### [TRECHO SELECIONADO]
━━━━━━━━━━━━━━━━━━━━━━━━━━━━━━

A primeira coisa a se observar é
que ela não diz “meninos”, mas “homens”. De fato, das 23 vezes em que ἀρσενικὸν aparece na LXX, ela nunca significa
meninos ou crianças em particular. Ela aparece, por exemplo, em Gênesis 34:25,
que diz que os filhos de Jacó mataram todos os homens (ἀρσενικὸν)
de Siquém, embora quatro versos depois sejamos informados que eles pouparam os
meninos (v. 29). Portanto, se o texto fala da morte de alguém, não é das
crianças que os soldados israelitas pouparam, mas dos homens (guerreiros) e das
mulheres não-virgens (i.e, as que tinham se envolvido na trama de perverter os
israelitas, que foi a razão do ataque).
O curioso é que mesmo o “texto
hebraico” abre margem para essa interpretação, porque a mesma palavra (taph)
traduzida como “meninos” no início do verso 17 (“matem todos os meninos”) é
usada novamente no final do verso 18 para as “meninas” virgens (“poupem todas
as meninas virgens”). Subtende-se assim que nem todas as meninas-taph eram
virgens, e se nem todas as meninas eram virgens, o termo também englobava
mulheres adultas (ou pelo menos adolescentes e jovens) que já tinham se
envolvido com homem. Se o termo designasse apenas crianças, ele por si só já
teria sido o suficiente.
E se no verso 18 o termo inclui mulheres
já sexualmente ativas (ou seja, com pelo menos mais de 13 anos, dada a cultura
da época), nada impede que a mesma palavra no verso anterior também aluda a jovens
e adultos (e não necessariamente crianças). Isso pode corroborar a ideia de que
o hebraico original se parecia mais com o que foi traduzido pela LXX (onde o
texto fala de “homens” e não de “meninos”) do que com o Texto Massorético, o
qual, como vimos, tende a se distanciar mais do original.
O que reforça essa interpretação
é que dois séculos mais tarde, na época de Gideão, “os
midianitas dominavam Israel; por isso os israelitas fizeram para si
esconderijos nas montanhas, nas cavernas e nas fortalezas” (Jz 6:2).
Duas coisas saltam aos olhos aqui. A primeira é que os midianitas continuavam
existindo, o que seria impossível se Moisés tivesse matado todas as mulheres e
crianças que os israelitas haviam poupado. Mesmo que o texto diga que as
virgens foram poupadas, elas foram poupadas «para vós», ou seja, foram
integradas à comunidade israelita – mesmo porque seria impossível se casarem
com um midianita se os midianitas estavam todos mortos. Consequentemente, elas
gerariam descendência para Israel, não para Midiã.

━━━━━━━━━━━━━━━━━━━━━━━━━━━━━━

Entradas de dados coletadas

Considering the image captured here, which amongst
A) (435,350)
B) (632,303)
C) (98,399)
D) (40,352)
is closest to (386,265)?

━━━━━━━━━━━━━━━━━━━━━━━━━━━━━━

### [PROBLEMAS A RESOLVER]
a: Segundo o trecho, quantas vezes a palavra ἀρσενικὸν aparece na LXX?
b: Devolva todas as linhas das entradas, sem nenhuma alteração.
O trecho e as entradas vêm de fontes diferentes.

### [RESPOSTAS POR TAREFA]
a: 23 vezes.

b:
Considering the image captured here, which amongst
A) (435,350)
B) (632,303)
C) (98,399)
D) (40,352)
is closest to (386,265)?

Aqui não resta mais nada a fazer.